Carlos D. Cedeno, a Buffalo resident, will receive an annual $20,000 stipend for three years, plus $2,000 annually, to support research and professional development. He will use the fellowship to enter UB's Molecular Pharmacology and Cancer Therapeutics Doctoral Program at Roswell Park Cancer Institute in fall 2009.

Cedeno showed promise early as a UB undergraduate. He won a Ronald E. McNair Research Scholarship from the U.S. Department of Education as a junior psychology major, followed by a National Science Foundation Undergraduate Research Fellowship in his senior year.

The NSF fellowship gave him the opportunity to study molecular cell biology and biochemistry under Michal K. Stachowiak, Ph.D., associate professor of pathology and anatomical sciences in UB's School of Medicine and Biomedical Sciences and director of its Molecular and Structural Neurobiology and Gene Therapy Program.

With impressive research experience and a fresh bachelor's degree in psychology, Cedeno was accepted in 1999 into UB's Medical Scientist Training Program, a seven-year M.D./Ph.D. curriculum that prepares graduates for a career in translational medicine, with the goal of advancing new therapies from bench to bedside. He earned the Donald W. Rennie Prize for highest overall average in medical physiology during his first year.

But half-way through the program, Cedeno's life took a different turn. "I decided I needed other life experiences that would help me develop a better perspective on my long-term career goals," he explained. He withdrew from coveted medical science training to teach in Buffalo's inner-city schools.

For the next three years Cedeno worked as a substitute teacher and studied part-time at D'Youville College and Canisius College for a teaching certificate. By 2006 he had New York State certification and immersed himself into teaching science to the city's intermediate and high school students.

By 2008, nurturing a growing interest in cancer biology, he had enrolled in UB's Interdisciplinary Master's Program in Roswell Park Cancer Institute.

"The UB program introduced me to the biological foundation of cancer, a large group of diseases that often present as formidable targets for treatment," said Cedeno. "However, research studies have uncovered biological causes that make many cancers amenable to a variety of therapeutic approaches, some of which have been pioneered at RPCI."

Cedeno will join that effort in September, hoping to contribute in the future to identifying novel biological approaches to cancer treatment that show promise for translation into clinical practice.

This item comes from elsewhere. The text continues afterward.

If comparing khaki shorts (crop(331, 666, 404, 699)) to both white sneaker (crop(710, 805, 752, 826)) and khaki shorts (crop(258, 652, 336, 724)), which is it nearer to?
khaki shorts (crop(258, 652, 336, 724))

"As I transition from my first year in the interdisciplinary master's program into the Ph.D. program in Molecular Pharmacology and Cancer Therapeutics," said Cedeno, "I'm grateful to the RCPI faculty for granting me this opportunity of a lifetime."

The University at Buffalo is a premier research-intensive public university, a flagship institution in the State University of New York system and its largest and most comprehensive campus. UB's more than 28,000 students pursue their academic interests through more than 300 undergraduate, graduate and professional degree programs. Founded in 1846, the University at Buffalo is a member of the Association of American Universities.